O ministro Alexandre de Moraes, do Supremo Tribunal Federal, determinou que a Procuradoria-Geral da República se manifeste sobre a possibilidade de conceder prisão domiciliar humanitária ao ex-presidente Jair Bolsonaro.

A decisão foi tomada após o envio de informações médicas do hospital DF Star, em Brasília, onde Bolsonaro está internado com broncopneumonia decorrente de broncoaspiração, sem previsão de alta. Os dados incluem prontuário, exames e medicamentos em uso.

A defesa do ex-presidente alega agravamento no estado de saúde e afirma que a unidade prisional conhecida como Papudinha não oferece condições adequadas para preservar sua saúde e integridade física. O pedido de prisão domiciliar foi reapresentado como um fato novo, já que, em 2 de março, Moraes havia negado a solicitação.

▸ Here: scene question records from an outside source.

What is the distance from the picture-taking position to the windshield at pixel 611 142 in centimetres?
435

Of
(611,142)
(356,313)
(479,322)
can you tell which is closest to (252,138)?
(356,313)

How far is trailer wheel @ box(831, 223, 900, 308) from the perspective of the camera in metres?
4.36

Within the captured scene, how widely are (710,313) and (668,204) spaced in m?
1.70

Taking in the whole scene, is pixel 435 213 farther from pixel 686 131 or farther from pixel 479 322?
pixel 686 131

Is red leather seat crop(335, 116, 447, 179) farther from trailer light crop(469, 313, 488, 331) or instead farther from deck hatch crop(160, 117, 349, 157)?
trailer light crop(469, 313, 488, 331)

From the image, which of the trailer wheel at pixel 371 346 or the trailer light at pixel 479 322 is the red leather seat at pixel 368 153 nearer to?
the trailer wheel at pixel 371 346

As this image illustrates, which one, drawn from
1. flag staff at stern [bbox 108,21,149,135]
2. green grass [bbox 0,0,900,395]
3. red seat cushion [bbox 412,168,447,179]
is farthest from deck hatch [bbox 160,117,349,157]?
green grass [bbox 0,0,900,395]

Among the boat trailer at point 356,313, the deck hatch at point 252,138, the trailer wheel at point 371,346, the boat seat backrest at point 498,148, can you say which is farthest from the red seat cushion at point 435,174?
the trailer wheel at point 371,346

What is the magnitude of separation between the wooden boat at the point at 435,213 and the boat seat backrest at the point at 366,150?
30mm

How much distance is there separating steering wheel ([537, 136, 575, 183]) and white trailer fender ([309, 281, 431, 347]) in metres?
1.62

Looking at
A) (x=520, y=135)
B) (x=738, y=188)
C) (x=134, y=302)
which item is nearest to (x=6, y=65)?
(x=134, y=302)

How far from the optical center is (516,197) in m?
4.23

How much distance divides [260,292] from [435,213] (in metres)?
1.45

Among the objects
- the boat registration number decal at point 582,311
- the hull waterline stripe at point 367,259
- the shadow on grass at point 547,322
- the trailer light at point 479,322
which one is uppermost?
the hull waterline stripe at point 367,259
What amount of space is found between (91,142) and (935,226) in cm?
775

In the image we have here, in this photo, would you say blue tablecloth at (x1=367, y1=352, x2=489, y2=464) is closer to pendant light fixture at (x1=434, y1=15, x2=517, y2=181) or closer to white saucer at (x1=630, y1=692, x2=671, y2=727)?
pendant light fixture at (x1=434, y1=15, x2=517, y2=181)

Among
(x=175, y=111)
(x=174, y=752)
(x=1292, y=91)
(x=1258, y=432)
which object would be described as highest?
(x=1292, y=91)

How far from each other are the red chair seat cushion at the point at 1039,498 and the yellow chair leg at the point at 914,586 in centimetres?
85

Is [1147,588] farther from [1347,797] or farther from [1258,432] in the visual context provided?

Nos bastidores, a articulação pela domiciliar contou com apoio de aliados políticos, como Flávio Bolsonaro, Michelle Bolsonaro e Tarcísio de Freitas, além de parlamentares e ministros do STF. Entre os argumentos, está o risco de que uma eventual morte de Bolsonaro pudesse gerar repercussão política negativa para o Supremo.

Segundo relatório da equipe médica que prestou atendimento inicial na unidade prisional, havia “risco de morte”, o que motivou a transferência ao hospital. Agora, antes de tomar uma decisão, Moraes aguarda o parecer do procurador-geral Paulo Gonet.

Bolsonaro cumpre pena de 27 anos e três meses de prisão, após condenação do STF por liderar uma organização criminosa com objetivo de golpe de Estado.